##### SOURCE PASSAGE
# Sears snowblower Mod. 536.886190 auger drive problems.



## amuller (Jan 3, 2016)

This is a 26" machine with a 9.5 hp flathead engine. It works OK if one accepts the limitations of a light duty machine driven by a powerful engine. 

The idler lever has too much play to reliably keep the idler in position on the belt (idler pulley itself is OK), and the cable/brake mechanism doesn't work properly to stop the augers when the handle is released. I can start and use the machine with the auger drive control handle tied down, but ..... 

I see that Craftsman/Murray went to a different design with the idler controlled by a shaft running to the back of the machine and getting rid of the flexible pull cable. The holes are in the frame but the parts to change it over seem like more than the machine is worth. Any suggestions? I'm using a plain wrapped A33 belt but a Sears video I looked at seemed to be showing a raw-edge cogged belt. Does this matter?

Thanks!


----------



## Kiss4aFrog (Nov 3, 2013)

:welcome: to the forum amuller

If you wanted to change it over maybe keeping an eye out for another one that blows it's engine or auger gearbox and it's going cheap ??

Don't know about the belt :facepalm_zpsdj194qh


----------



## skutflut (Oct 16, 2015)

amuller said:


> This is a 26" machine with a 9.5 hp flathead engine. It works OK if one accepts the limitations of a light duty machine driven by a powerful engine.
> 
> The idler lever has too much play to reliably keep the idler in position on the belt (idler pulley itself is OK), and the cable/brake mechanism doesn't work properly to stop the augers when the handle is released. I can start and use the machine with the auger drive control handle tied down, but .....
##########
##### RECORDED INFORMATION
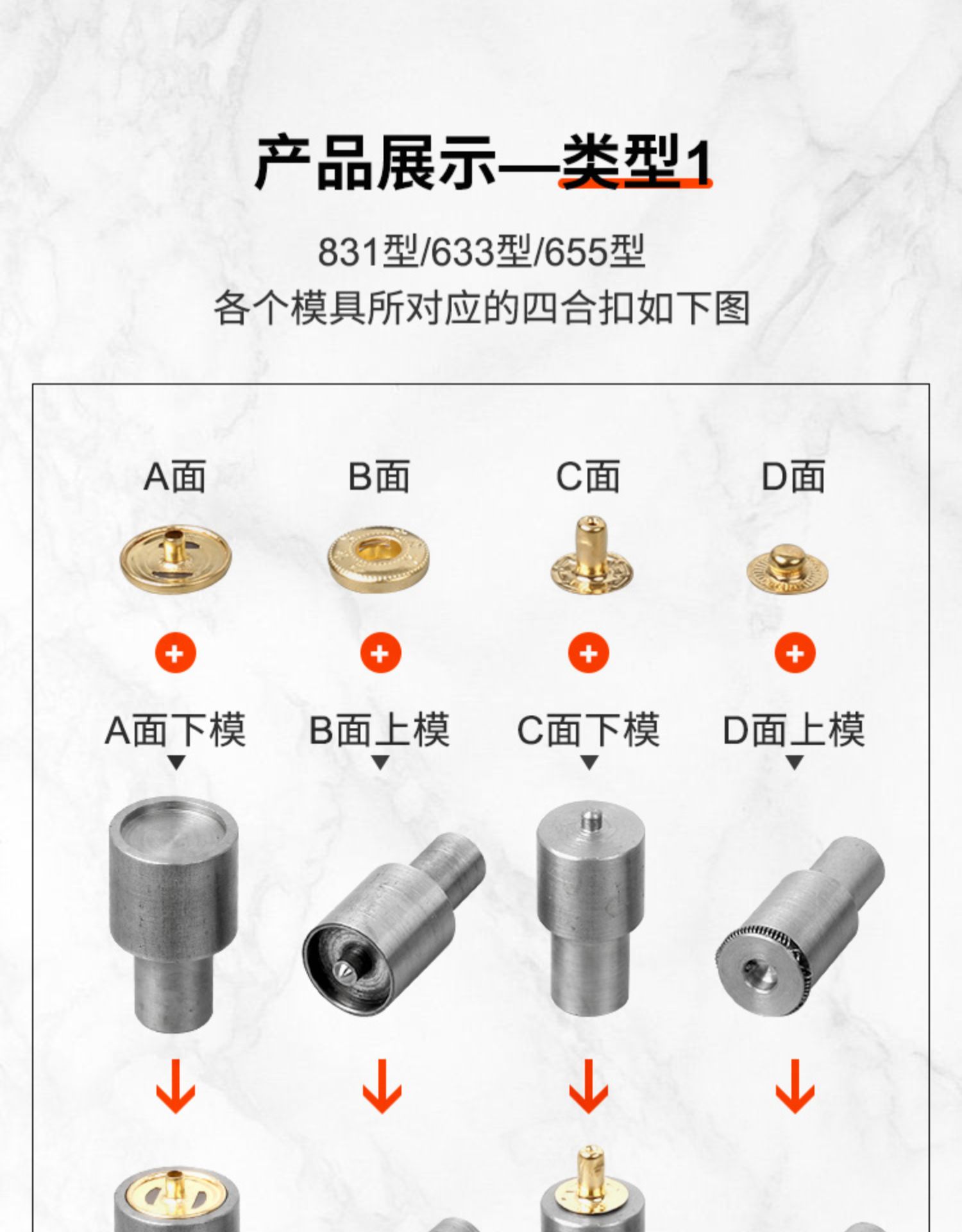 产品展示—类型1

831型/633型/655型
各个模具所对应的四合扣如下图

A面 B面 C面 D面

A面下模 B面上模 C面下模 D面上模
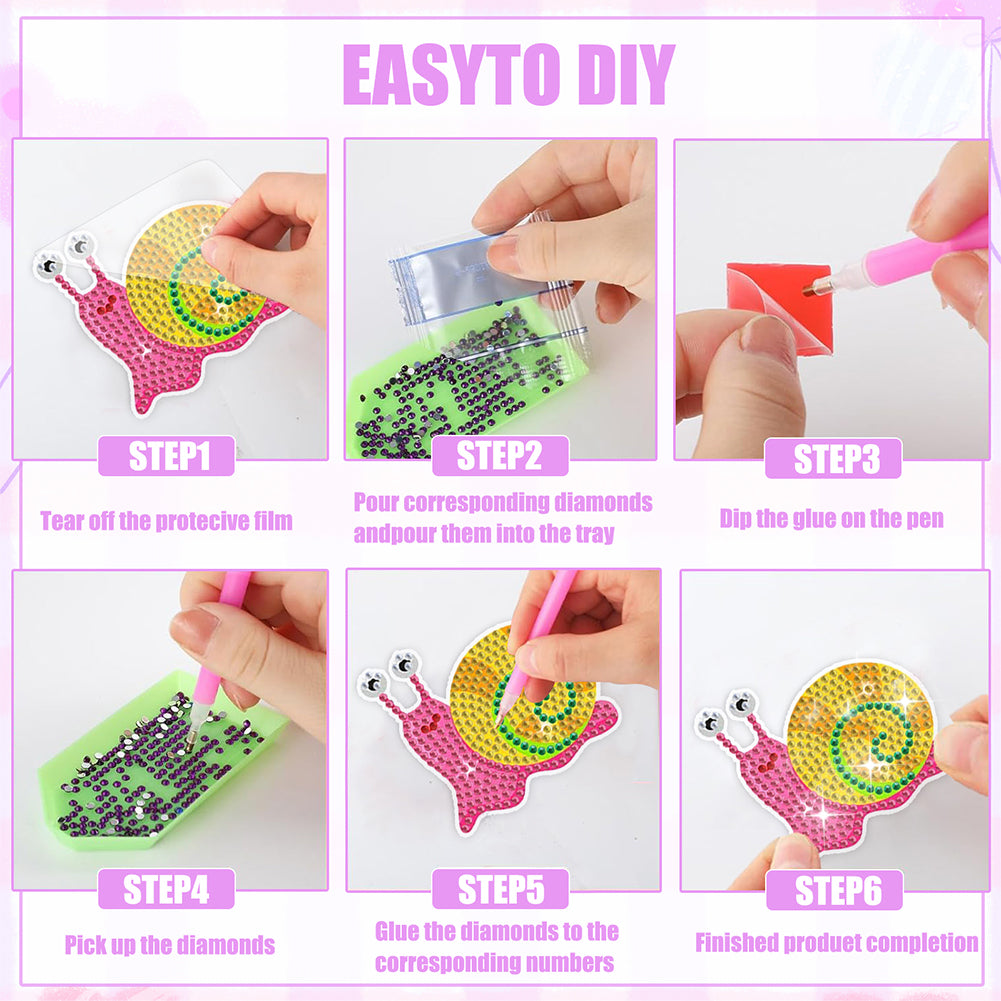 EASYTO DIY

STEP1

Tear off the protecive film

STEP2

Pour corresponding diamonds andpour them into the tray

STEP3

Dip the glue on the pen

STEP4

Pick up the diamonds

STEP5

Glue the diamonds to the corresponding numbers

STEP6

Finished produet completion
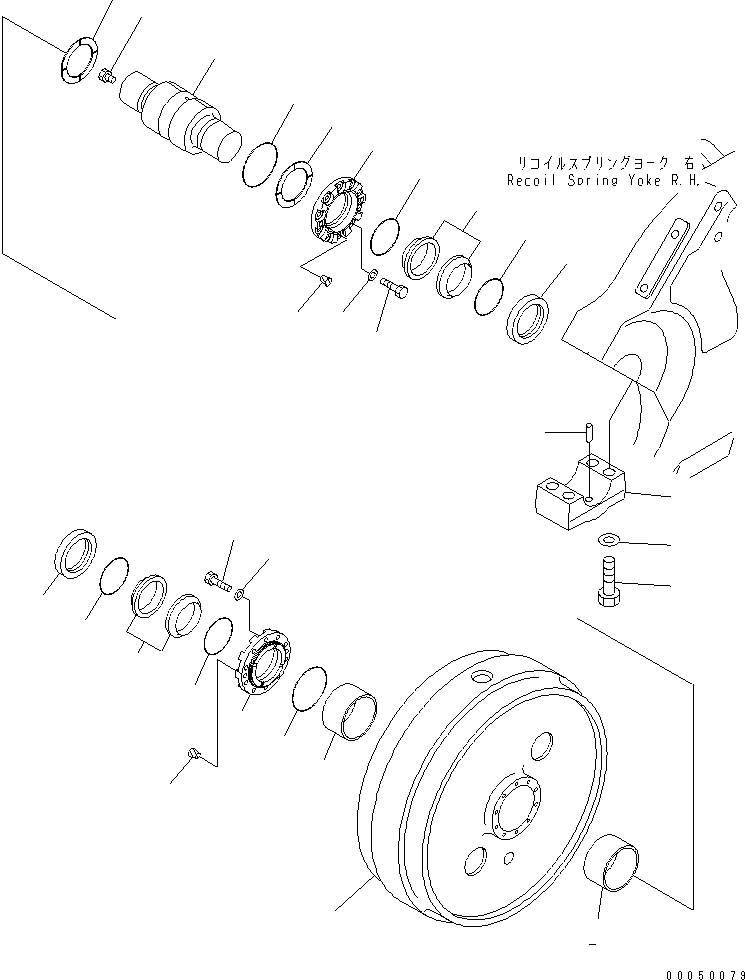 リコイルスプリングヨーク 右
Recoil Spring Yoke R.H.

00050079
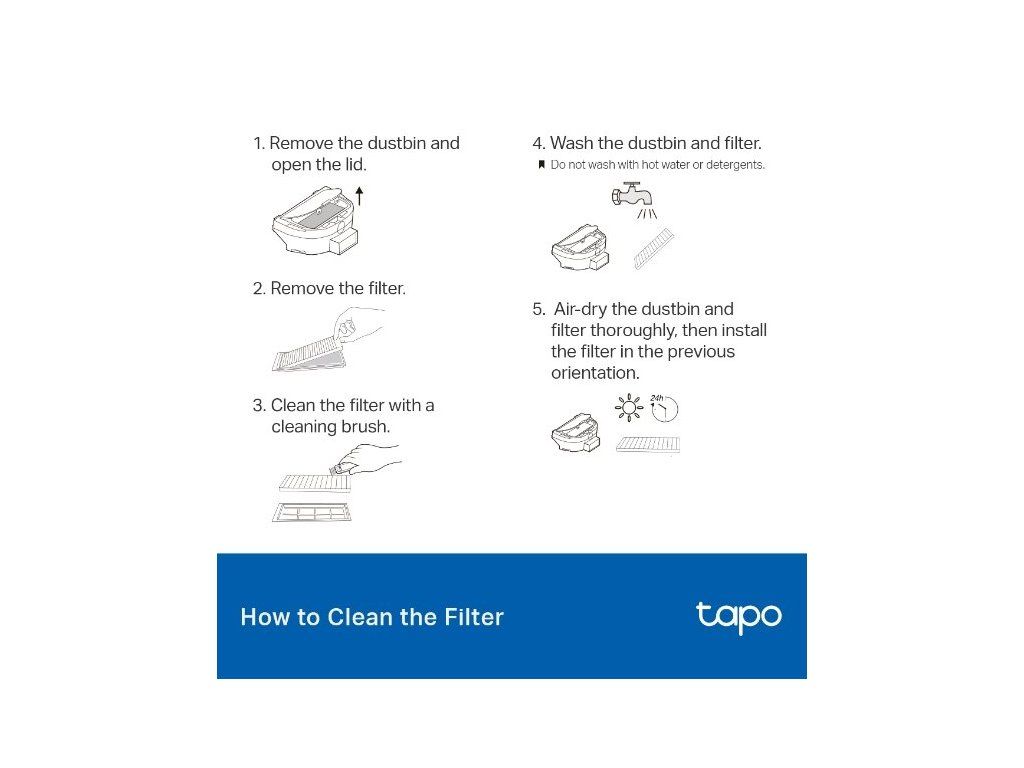 1. Remove the dustbin and open the lid.

2. Remove the filter.

3. Clean the filter with a cleaning brush.

4. Wash the dustbin and filter.
Do not wash with hot water or detergents.

5. Air-dry the dustbin and filter thoroughly, then install the filter in the previous orientation.

24h

How to Clean the Filter

tapo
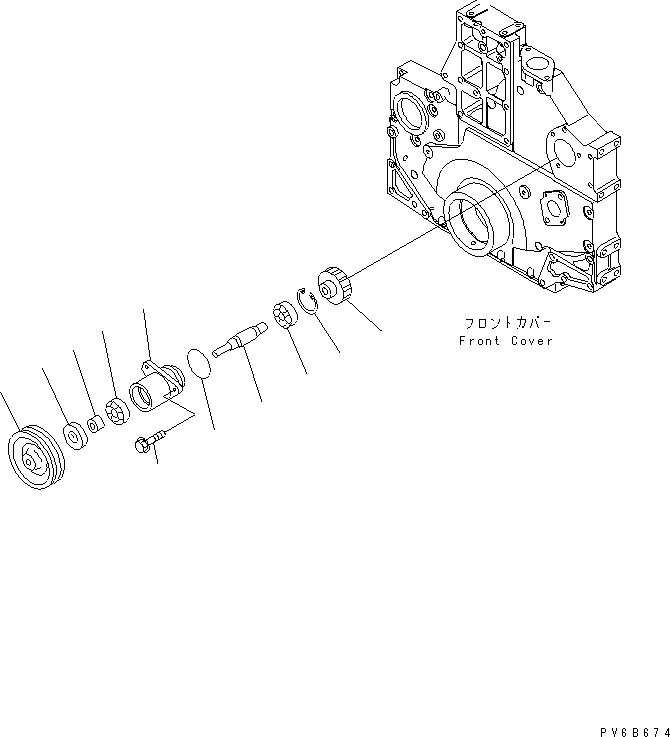 フロントカバー
Front Cover

PV6B674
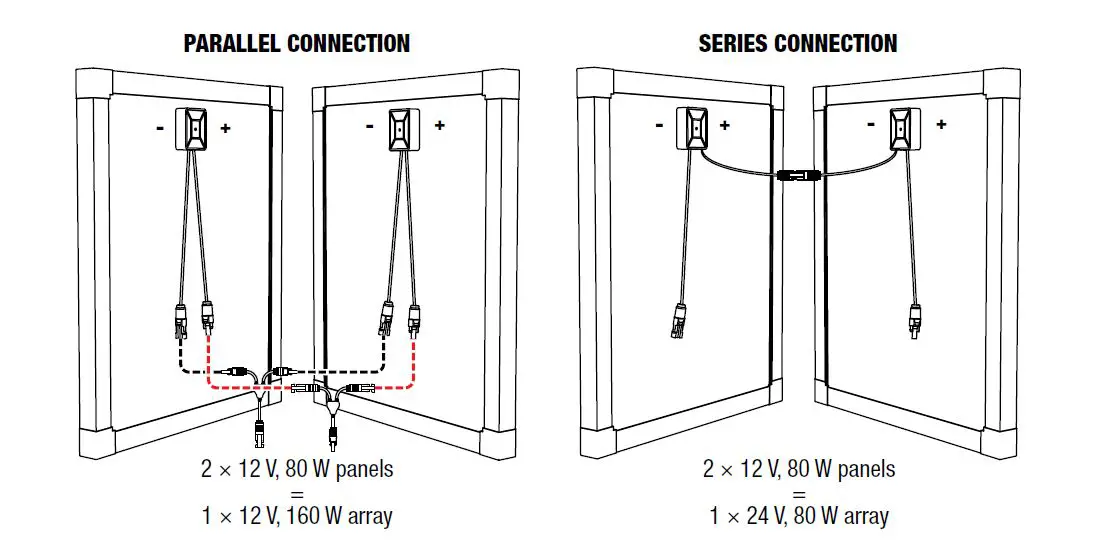 PARALLEL CONNECTION

- +

- +

2 × 12 V, 80 W panels
=
1 × 12 V, 160 W array

SERIES CONNECTION

- +

- +

2 × 12 V, 80 W panels
=
1 × 24 V, 80 W array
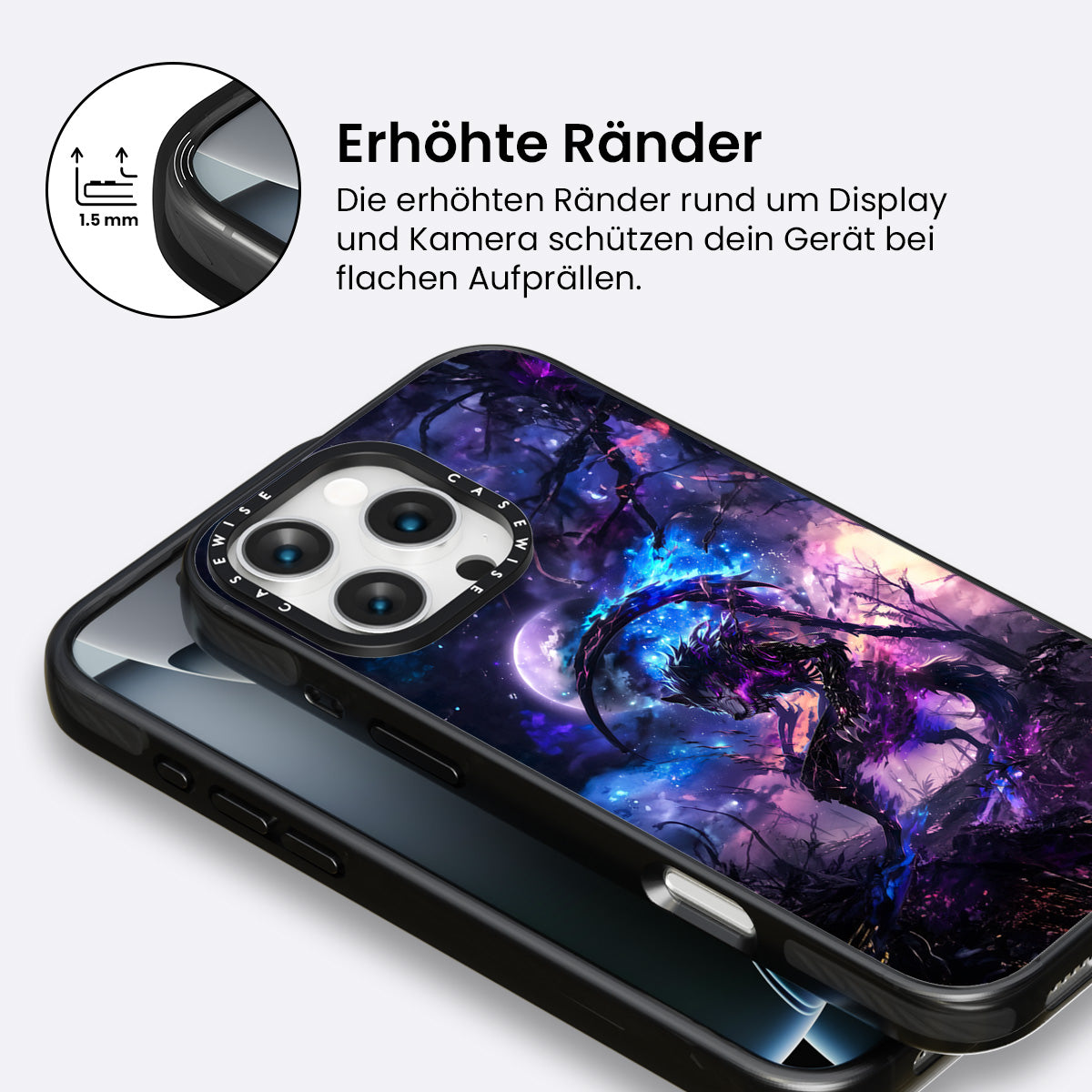 1.5 mm

Erhöhte Ränder

Die erhöhten Ränder rund um Display und Kamera schützen dein Gerät bei flachen Aufprällen.

CASEWISE CASEWISE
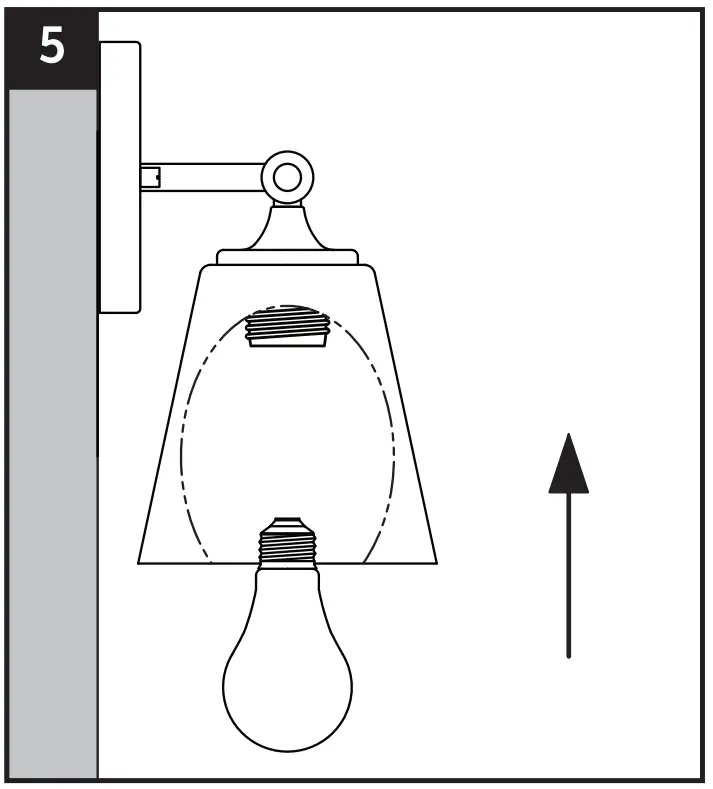 5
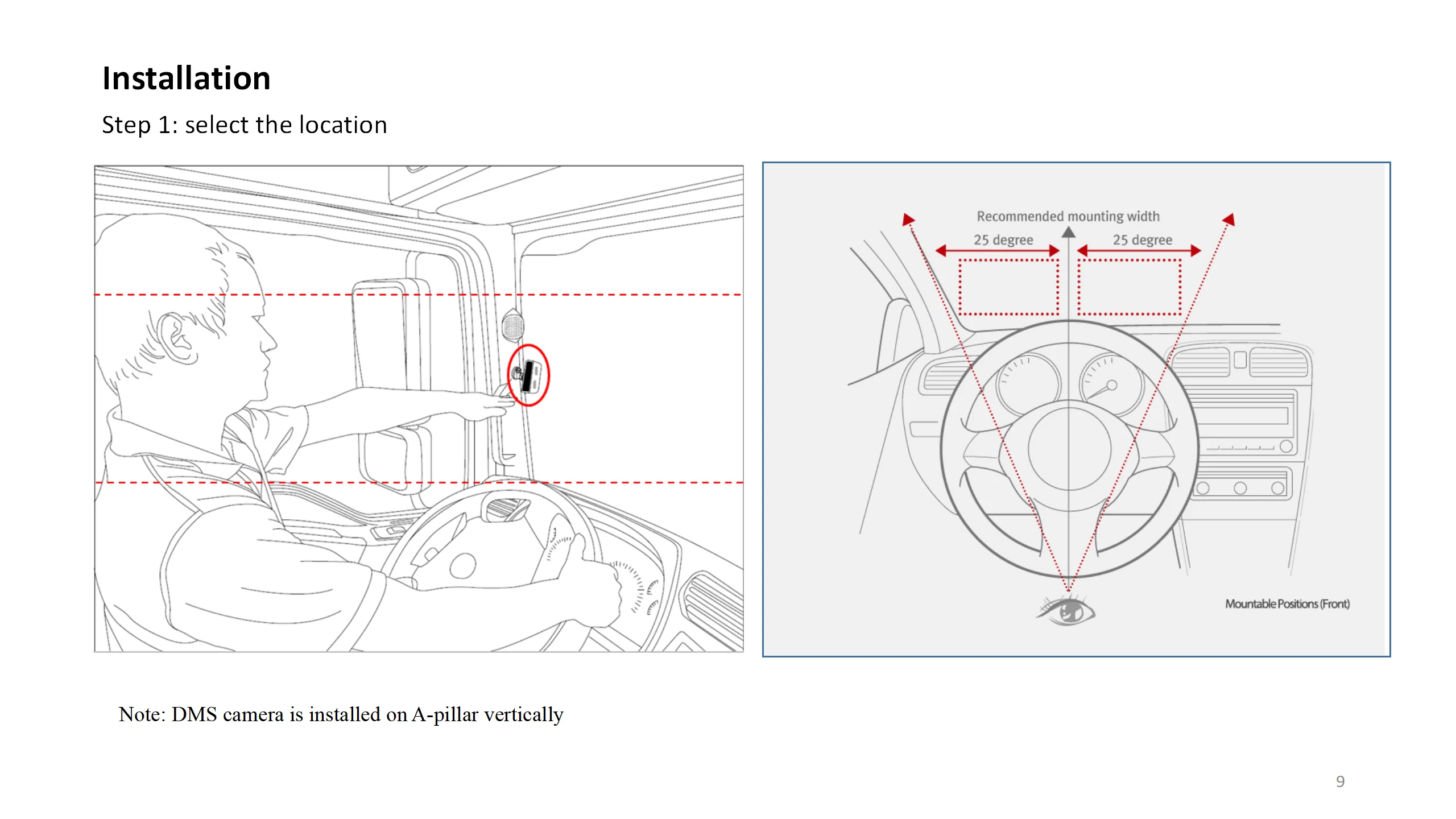 Installation

Step 1: select the location

Recommended mounting width

25 degree

25 degree

Mountable Positions (Front)

Note: DMS camera is installed on A-pillar vertically

9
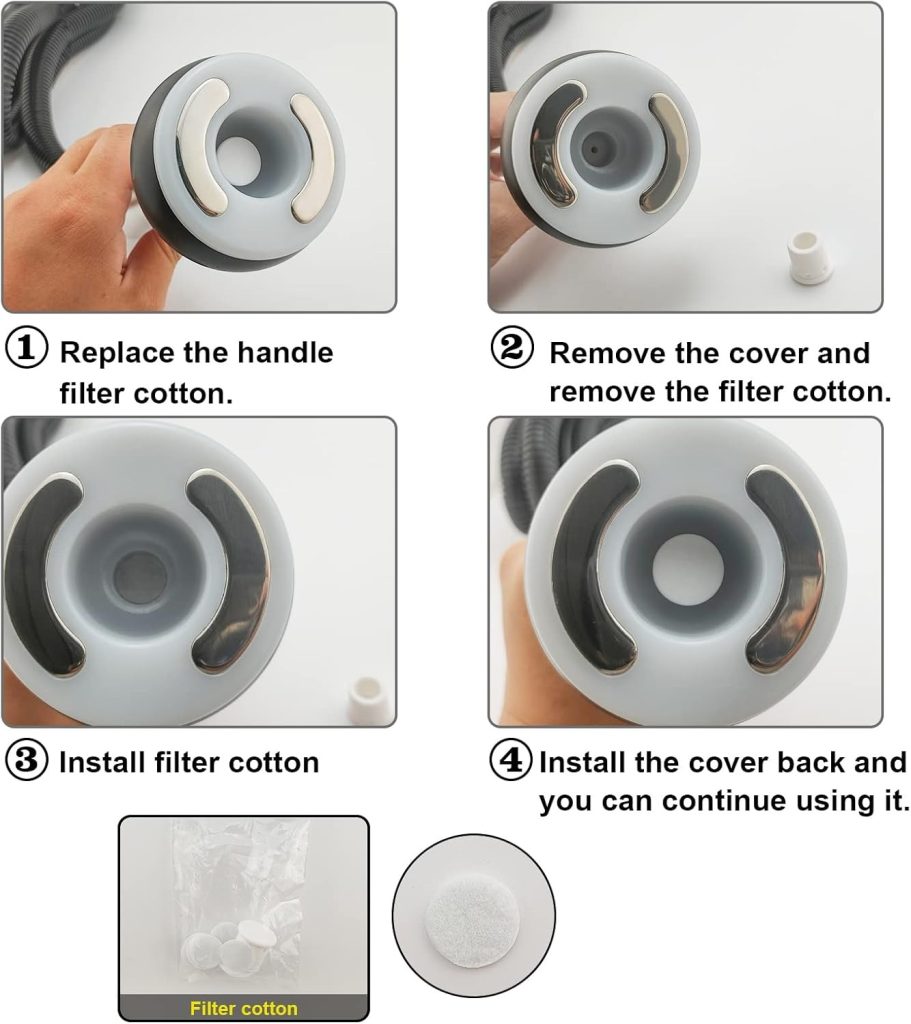 ① Replace the handle filter cotton.

② Remove the cover and remove the filter cotton.

③ Install filter cotton

④ Install the cover back and you can continue using it.

Filter cotton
##########
(COMPLETE THE FOLLOWING)
**a.** In the snowblower thread, what belt is amuller using on the machine?
**b.** Continue the snowblower thread from the point where it stops.
The rows are not needed for any of this work.

(ANSWERS FOR EACH ITEM)
**a.** A plain wrapped A33 belt.

**b.**
> 
> ...


You might want to check and see if the tension spring for the idler bracket has weakened and needs replacing. There is an adjustment at the bottom of the cable where the big spring is to take up some slack and get more pressure on the idler. Heres a link to the manual in case you dont' have one. Manual Craftsman 8.5 hp 26" dual stage 120v electric start snow thr 536886190 | Sears PartsDirect 

My Craftsman machine specifies a raw edge belt (kevlar construction) for the auger. I would tend to stick with the manufacturers recommendation, especially with the auger belt, which is subject to more abuse than the traction belt. The manual link above gives the part numbers for your belts, try searching for those numbers online, and get a cross reference for compatible belts. Many sites provide details on size and construction with their listings, where Sears is a bit vague about those details, like none.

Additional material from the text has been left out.